Researchers are working to understand what role certain enzymes play in the breakdown of joint cartilage in osteoarthritis and are testing drugs that block the action of these enzymes.
Studies of injuries in young adults show that those who have had a previous joint injury are more likely to develop osteoarthritis. These studies underscore the need for increased education about joint injury prevention and use of proper sports equipment.
Systemic Lupus Erythematosus
Researchers are looking at how genetic, environmental, and hormonal factors influence the development of systemic lupus erythematosus. They are trying to find out why lupus is more common in certain populations, and they have made progress in identifying the genes that may be responsible for lupus. Researchers also continue to study the cellular and molecular basis of autoimmune disorders such as lupus. Promising areas of research on treatment include biologic agents; newer, more selective drugs that suppress the immune system; and bone transplants to correct immune abnormalities. Contrary to the widely held belief that estrogens can make the disease worse, clinical studies are revealing that it may be safe to use estrogens for hormone replacement therapy and birth control in women with lupus.

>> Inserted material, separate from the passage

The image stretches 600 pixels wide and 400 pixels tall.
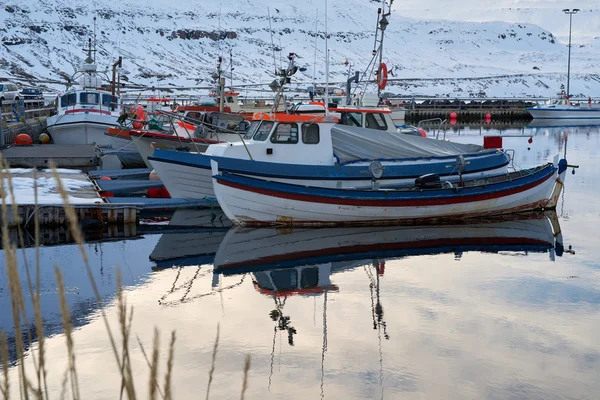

Current studies on scleroderma are focusing on overproduction of collagen, blood vessel injury, and abnormal immune system activity. Researchers hope to discover how these three elements interact to cause and promote scleroderma. In one study, researchers found evidence of fetal cells within the blood and skin lesions of women who had been pregnant years before developing scleroderma. The study suggests that fetal cells may play a role in scleroderma by fostering the maturation of immune cells that promote the overproduction of collagen. Scientists are continuing to study the implications of this finding.
Treatment studies are underway as well. One study in particular is looking at the effectiveness of oral collagen in treating scleroderma.
Scientists are looking at the basic causes of chronic pain and the health status of young women affected by fibromyalgia. The effectiveness of behavior therapy, acupuncture, and some alternative medical approaches for dealing with pain and loss of sleep are being tested. Researchers are also studying whether certain genes contribute to this disease.
Researchers are working to understand the genetic and environmental causes of spondyloarthropathies, which include ankylosing spondylitis, psoriatic arthritis, inflammatory bowel disease, and reactive arthritis (Reiter's syndrome), as well as related conditions of the eye. They are also looking at new imaging methods that will help with early and accurate diagnosis, guide treatment, and detect responses to treatment. Research on new treatments is also underway.